Since 1999, a number of surgical and oncological advancements for pancreatic cancer treatment have been made [27]. One of the key surgical strategies is the evolution of enhanced recovery after surgery (ERAS) programs. ERAS programs aim to decrease the body’s stress response to surgery, which allows for a faster recovery [28]. These programs have been shown to be safe and feasible, while reducing complications and improving survival [28]. Additionally, a number of oncological advancements have been made since 1999. The first of these was the approval of erlotinib, an epidermal growth factor receptor (EGFR) inhibitor, in combination with gemcitabine for treatment of advanced pancreatic cancer [29]. Next was the phase III trial in 2013 that led to the FDA approval of nab-paclitaxel in 2014 [30]. Most recently, a phase III clinical trial assessing nanoliposomal irinotecan in combination with fluorouracil and leucovorin for treatment of metastatic pancreatic cancer that has progressed after gemcitabine-based chemotherapy demonstrated favorable results [31]. However, despite advancements in treatment, pancreatic cancer survival remains dismal and mortality continues to climb.

Our study is not without limitations.

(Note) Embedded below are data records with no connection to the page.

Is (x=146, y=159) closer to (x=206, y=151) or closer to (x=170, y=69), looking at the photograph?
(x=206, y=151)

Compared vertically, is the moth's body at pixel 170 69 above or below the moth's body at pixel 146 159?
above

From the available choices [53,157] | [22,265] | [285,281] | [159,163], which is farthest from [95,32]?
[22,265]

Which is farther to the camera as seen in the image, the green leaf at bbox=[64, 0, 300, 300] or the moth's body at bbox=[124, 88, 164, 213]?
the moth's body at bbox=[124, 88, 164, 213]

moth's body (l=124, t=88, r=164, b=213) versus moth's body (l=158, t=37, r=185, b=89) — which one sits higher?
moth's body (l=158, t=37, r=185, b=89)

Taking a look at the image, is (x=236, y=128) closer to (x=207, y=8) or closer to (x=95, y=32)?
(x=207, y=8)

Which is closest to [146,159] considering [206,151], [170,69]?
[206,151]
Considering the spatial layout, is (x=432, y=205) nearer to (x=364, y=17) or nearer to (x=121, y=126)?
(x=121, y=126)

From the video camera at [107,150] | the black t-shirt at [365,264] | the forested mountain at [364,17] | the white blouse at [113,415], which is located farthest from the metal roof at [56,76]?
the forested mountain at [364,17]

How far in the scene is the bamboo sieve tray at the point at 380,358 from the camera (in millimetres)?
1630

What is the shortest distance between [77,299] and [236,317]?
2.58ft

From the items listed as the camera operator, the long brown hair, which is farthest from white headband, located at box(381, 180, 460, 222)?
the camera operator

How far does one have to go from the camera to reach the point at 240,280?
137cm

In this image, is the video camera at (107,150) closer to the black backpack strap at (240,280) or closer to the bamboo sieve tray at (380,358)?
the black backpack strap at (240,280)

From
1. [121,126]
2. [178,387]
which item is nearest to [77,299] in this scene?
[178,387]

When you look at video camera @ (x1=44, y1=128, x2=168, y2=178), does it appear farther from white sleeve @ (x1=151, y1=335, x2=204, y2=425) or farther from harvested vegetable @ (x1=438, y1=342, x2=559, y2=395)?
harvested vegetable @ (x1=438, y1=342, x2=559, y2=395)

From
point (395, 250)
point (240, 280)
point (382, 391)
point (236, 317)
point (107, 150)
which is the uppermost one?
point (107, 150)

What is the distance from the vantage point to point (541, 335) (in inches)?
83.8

First, the CDC WONDER database utilizes data collected from death certificates to determine cause of death; thus, subclinical pancreatic cancer diagnosed at autopsy may have inflated mortality statistics [32]. However, we opted to use this database because it contains granular geographic information not contained in any other national database including the National Cancer Database. Second, the CDC WONDER database does not capture relevant information regarding clinical or pathologic disease characteristics, including anatomical site, histology, grade, or presence of distant metastases. Additionally, because the database reports the state in which death occurred, it is possible that deaths may be misclassified from the state that the individual resided in, which may impact geographic trends. Lastly, it is possible that the database may have misclassified cause of death on the death certificates reported. However, the CDC WONDER database is a comprehensive source of data that has been widely used in studies assessing cancer and other causes of mortality [6, 7, 33].

Conclusion

Our study identifies a concerning increasing trend in pancreatic cancer mortality in the United States over the last twenty years which may be tied with increasing incidence rates during this time period. Further, we identified a number of demographic and regional disparities in pancreatic cancer mortality, including higher mortality in men, Non-Hispanic Black individuals, and in the geographic South. Lastly, we assessed the intersection of race and rurality, finding contrasting emerging trends between Non-Hispanic White and Black populations. Future research should consider focusing on mitigating drivers of mortality, including those that specifically affect vulnerable populations, such as financial barriers to care and clinical trial participation in underrepresented minority groups.